| TASK DIRECTIONS |
Pictures are to be left out. Return exactly the lines below from the one with "Ngừng tạm nhập, tái" up to and including the one with "Masked Trogon at".

| DATA EXTRACT |
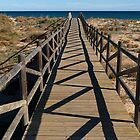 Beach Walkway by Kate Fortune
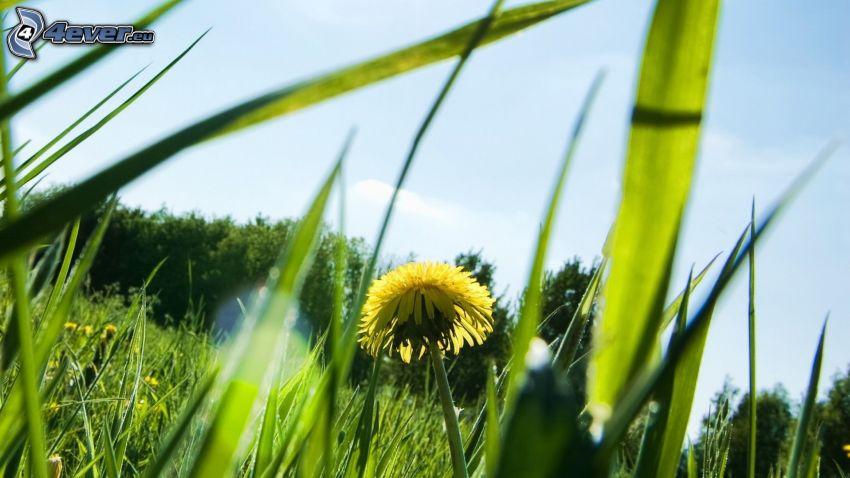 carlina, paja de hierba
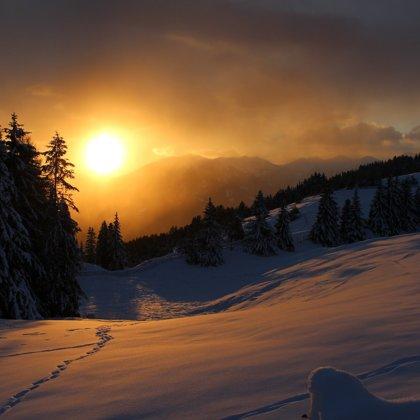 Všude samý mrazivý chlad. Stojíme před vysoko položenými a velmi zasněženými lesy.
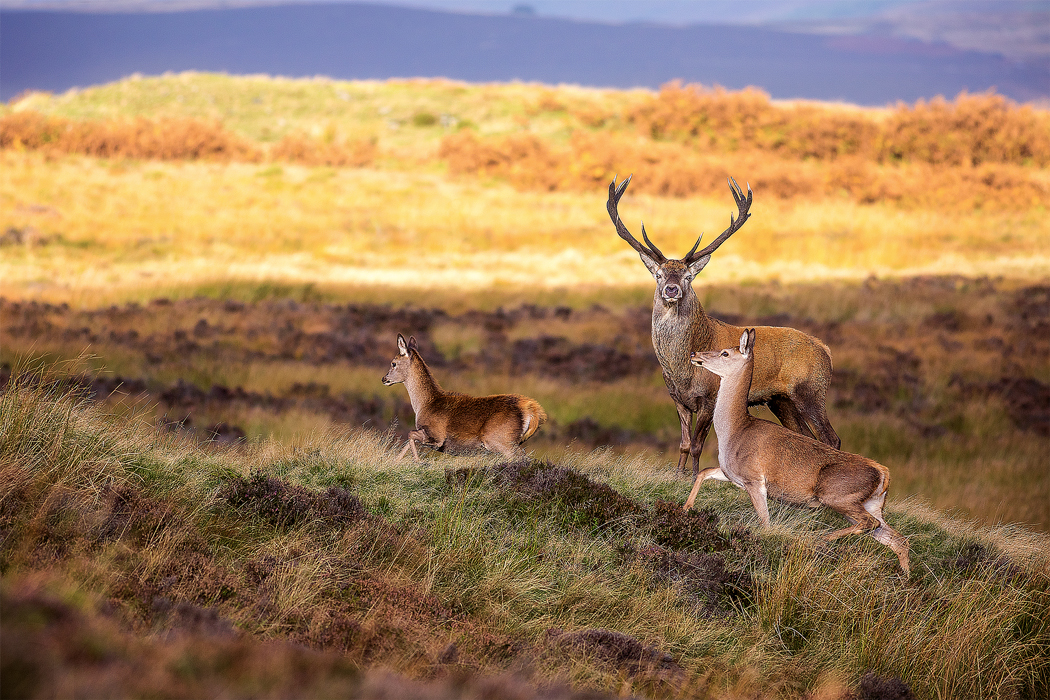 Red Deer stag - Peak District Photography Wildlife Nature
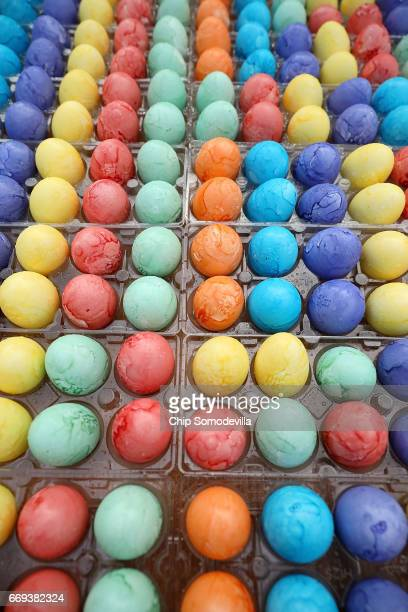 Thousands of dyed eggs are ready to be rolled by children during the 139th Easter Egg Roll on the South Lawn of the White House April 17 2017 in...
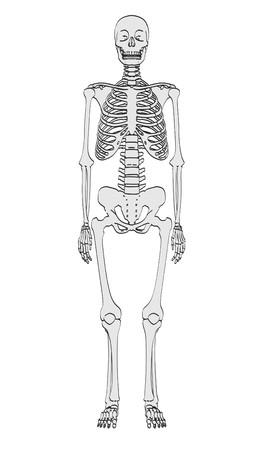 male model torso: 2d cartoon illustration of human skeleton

==

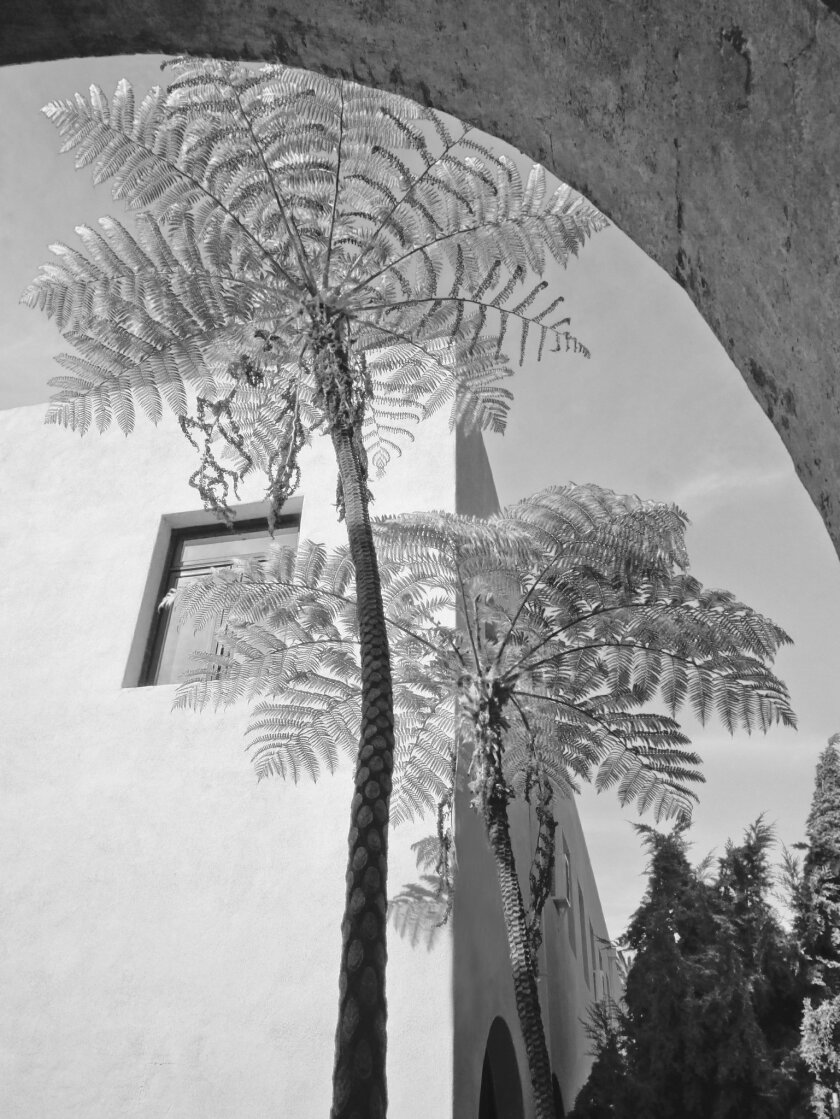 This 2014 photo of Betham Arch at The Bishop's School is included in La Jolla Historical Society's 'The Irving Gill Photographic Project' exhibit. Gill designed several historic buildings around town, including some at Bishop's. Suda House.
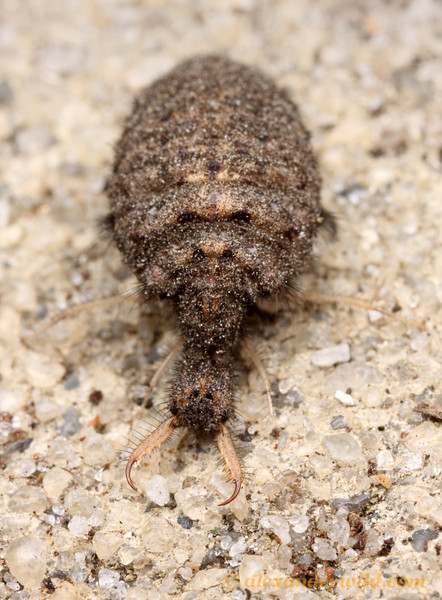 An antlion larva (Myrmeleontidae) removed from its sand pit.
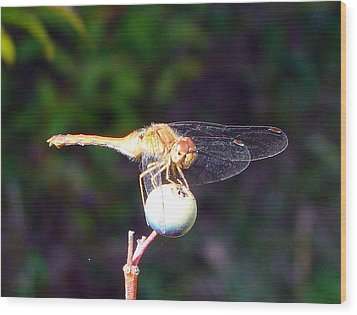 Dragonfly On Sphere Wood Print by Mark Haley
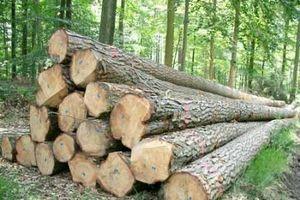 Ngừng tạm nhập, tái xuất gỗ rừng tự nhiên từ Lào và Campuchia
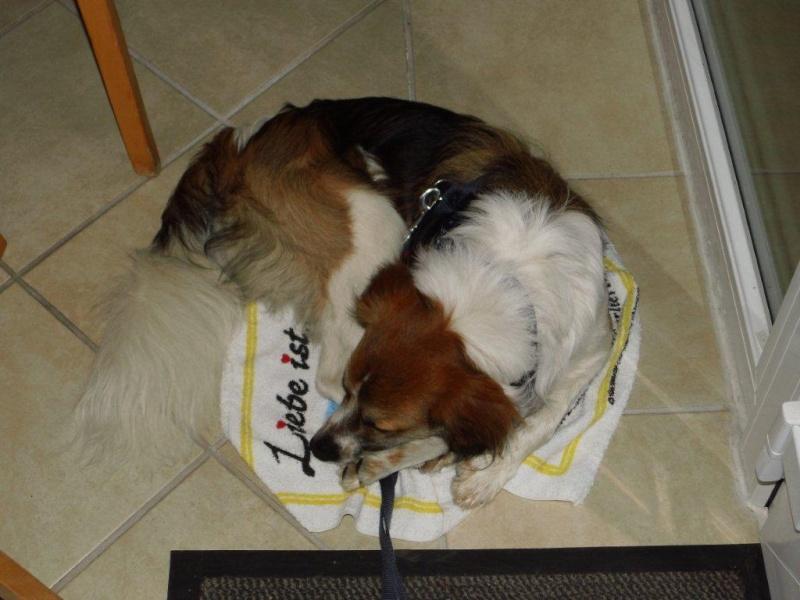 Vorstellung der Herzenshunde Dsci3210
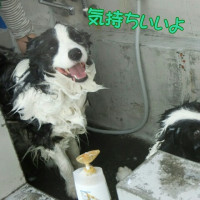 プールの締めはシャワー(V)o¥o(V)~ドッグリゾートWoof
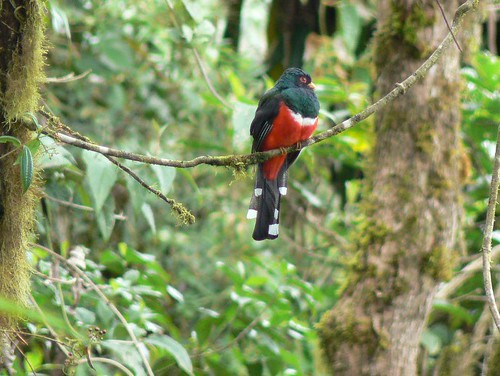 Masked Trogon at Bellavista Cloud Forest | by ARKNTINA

| WORKED SOLUTION |
 Ngừng tạm nhập, tái xuất gỗ rừng tự nhiên từ Lào và Campuchia
 Vorstellung der Herzenshunde Dsci3210
 プールの締めはシャワー(V)o¥o(V)~ドッグリゾートWoof
 Masked Trogon at Bellavista Cloud Forest | by ARKNTINA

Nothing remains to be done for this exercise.